(Page images and extracted text)
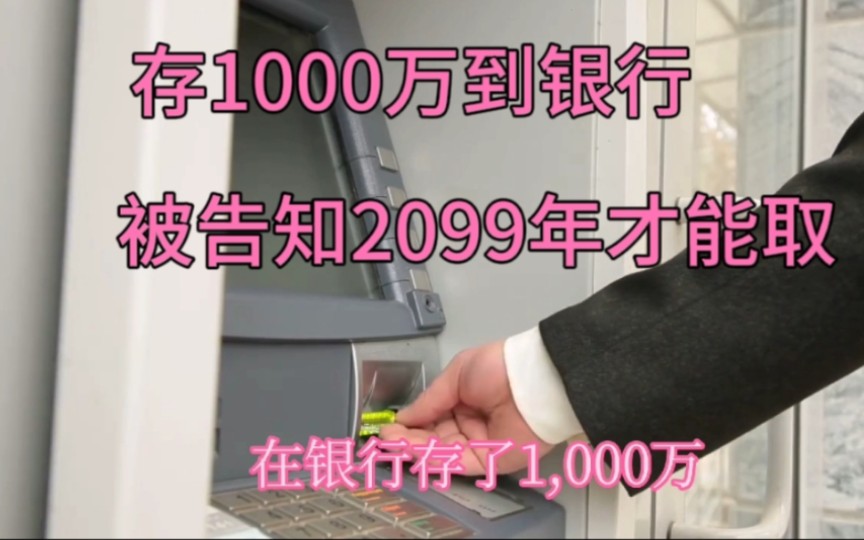 存1000万到银行

被告知2099年才能取

在银行存了1,000万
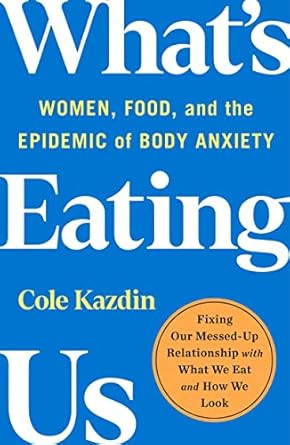 What's

WOMEN, FOOD, and the EPIDEMIC of BODY ANXIETY

Eating

Cole Kazdin

Fixing Our Messed-Up Relationship with What We Eat and How We Look

Us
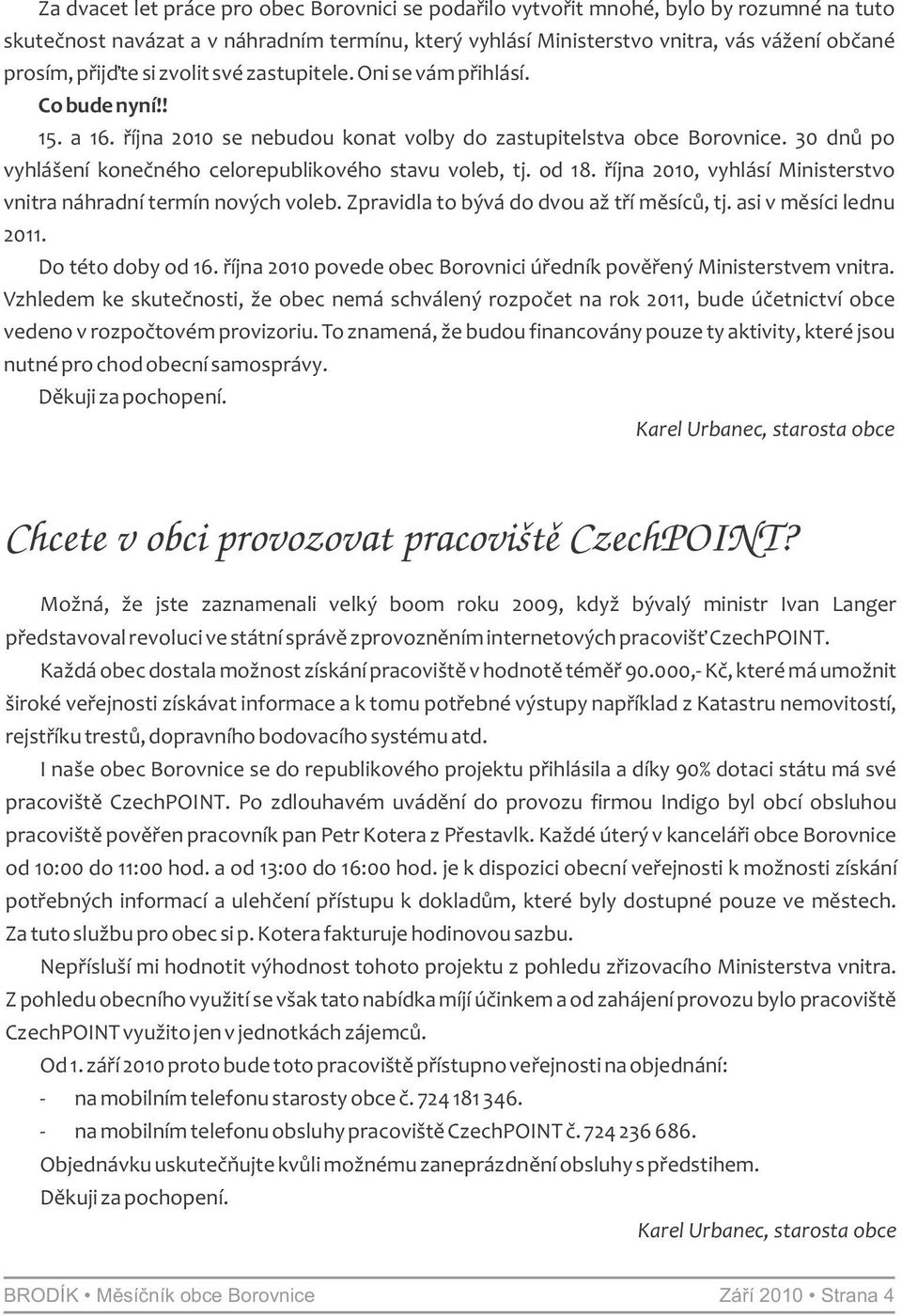 Za dvacet let práce pro obec Borovnici se podařilo vytvořit mnohé, bylo by rozumné na tuto skutečnost navázat a v náhradním termínu, který vyhlásí Ministerstvo vnitra, vás vážení občané prosím, přijďte si zvolit své zastupitele. Oni se vám přihlásí.

Co bude nyní!!

15. a 16. října 2010 se nebudou konat volby do zastupitelstva obce Borovnice. 30 dnů po vyhlášení konečného celorepublikového stavu voleb, tj. od 18. října 2010, vyhlásí Ministerstvo vnitra náhradní termín nových voleb. Zpravidla to bývá do dvou až tří měsíců, tj. asi v měsíci lednu 2011.

Do této doby od 16. října 2010 povede obec Borovnici úředník pověřený Ministerstvem vnitra. Vzhledem ke skutečnosti, že obec nemá schválený rozpočet na rok 2011, bude účetnictví obce vedeno v rozpočtovém provizoriu. To znamená, že budou financovány pouze ty aktivity, které jsou nutné pro chod obecní samosprávy.

Děkuji za pochopení.

Karel Urbanec, starosta obce

Chcete v obci provozovat pracoviště CzechPOINT?

Možná, že jste zaznamenali velký boom roku 2009, když bývalý ministr Ivan Langer představoval revoluci ve státní správě zprovozněním internetových pracovišť CzechPOINT.

Každá obec dostala možnost získání pracoviště v hodnotě téměř 90.000,- Kč, které má umožnit široké veřejnosti získávat informace a k tomu potřebné výstupy například z Katastru nemovitostí, rejstříku trestů, dopravního bodovacího systému atd.

I naše obec Borovnice se do republikového projektu přihlásila a díky 90% dotaci státu má své pracoviště CzechPOINT. Po zdlouhavém uvádění do provozu firmou Indigo byl obcí obsluhou pracoviště pověřen pracovník pan Petr Kotera z Přestavlk. Každé úterý v kanceláři obce Borovnice od 10:00 do 11:00 hod. a od 13:00 do 16:00 hod. je k dispozici obecní veřejnosti k možnosti získání potřebných informací a ulehčení přístupu k dokladům, které byly dostupné pouze ve městech. Za tuto službu pro obec si p. Kotera fakturuje hodinovou sazbu.

Nepřísluší mi hodnotit výhodnost tohoto projektu z pohledu zřizovacího Ministerstva vnitra. Z pohledu obecního využití se však tato nabídka míjí účinkem a od zahájení provozu bylo pracoviště CzechPOINT využito jen v jednotkách zájemců.

Od 1. září 2010 proto bude toto pracoviště přístupno veřejnosti na objednání:

- na mobilním telefonu starosty obce č. 724 181 346.
- na mobilním telefonu obsluhy pracoviště CzechPOINT č. 724 236 686.

Objednávku uskutečňujte kvůli možnému zaneprázdnění obsluhy s předstihem.

Děkuji za pochopení.

Karel Urbanec, starosta obce

BRODÍK • Měsíčník obce Borovnice Září 2010 • Strana 4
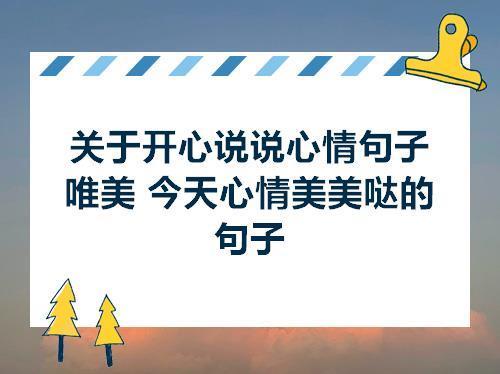 关于开心说说心情句子唯美 今天心情美美哒的句子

_PROBLEM REQUIREMENTS_
Please copy the data shown above precisely, leaving the images out.

_EXPECTED ANSWER_
 存1000万到银行

被告知2099年才能取

在银行存了1,000万
 What's

WOMEN, FOOD, and the EPIDEMIC of BODY ANXIETY

Eating

Cole Kazdin

Fixing Our Messed-Up Relationship with What We Eat and How We Look

Us
 Za dvacet let práce pro obec Borovnici se podařilo vytvořit mnohé, bylo by rozumné na tuto skutečnost navázat a v náhradním termínu, který vyhlásí Ministerstvo vnitra, vás vážení občané prosím, přijďte si zvolit své zastupitele. Oni se vám přihlásí.

Co bude nyní!!

15. a 16. října 2010 se nebudou konat volby do zastupitelstva obce Borovnice. 30 dnů po vyhlášení konečného celorepublikového stavu voleb, tj. od 18. října 2010, vyhlásí Ministerstvo vnitra náhradní termín nových voleb. Zpravidla to bývá do dvou až tří měsíců, tj. asi v měsíci lednu 2011.

Do této doby od 16. října 2010 povede obec Borovnici úředník pověřený Ministerstvem vnitra. Vzhledem ke skutečnosti, že obec nemá schválený rozpočet na rok 2011, bude účetnictví obce vedeno v rozpočtovém provizoriu. To znamená, že budou financovány pouze ty aktivity, které jsou nutné pro chod obecní samosprávy.

Děkuji za pochopení.

Karel Urbanec, starosta obce

Chcete v obci provozovat pracoviště CzechPOINT?

Možná, že jste zaznamenali velký boom roku 2009, když bývalý ministr Ivan Langer představoval revoluci ve státní správě zprovozněním internetových pracovišť CzechPOINT.

Každá obec dostala možnost získání pracoviště v hodnotě téměř 90.000,- Kč, které má umožnit široké veřejnosti získávat informace a k tomu potřebné výstupy například z Katastru nemovitostí, rejstříku trestů, dopravního bodovacího systému atd.

I naše obec Borovnice se do republikového projektu přihlásila a díky 90% dotaci státu má své pracoviště CzechPOINT. Po zdlouhavém uvádění do provozu firmou Indigo byl obcí obsluhou pracoviště pověřen pracovník pan Petr Kotera z Přestavlk. Každé úterý v kanceláři obce Borovnice od 10:00 do 11:00 hod. a od 13:00 do 16:00 hod. je k dispozici obecní veřejnosti k možnosti získání potřebných informací a ulehčení přístupu k dokladům, které byly dostupné pouze ve městech. Za tuto službu pro obec si p. Kotera fakturuje hodinovou sazbu.

Nepřísluší mi hodnotit výhodnost tohoto projektu z pohledu zřizovacího Ministerstva vnitra. Z pohledu obecního využití se však tato nabídka míjí účinkem a od zahájení provozu bylo pracoviště CzechPOINT využito jen v jednotkách zájemců.

Od 1. září 2010 proto bude toto pracoviště přístupno veřejnosti na objednání:

- na mobilním telefonu starosty obce č. 724 181 346.
- na mobilním telefonu obsluhy pracoviště CzechPOINT č. 724 236 686.

Objednávku uskutečňujte kvůli možnému zaneprázdnění obsluhy s předstihem.

Děkuji za pochopení.

Karel Urbanec, starosta obce

BRODÍK • Měsíčník obce Borovnice Září 2010 • Strana 4
 关于开心说说心情句子唯美 今天心情美美哒的句子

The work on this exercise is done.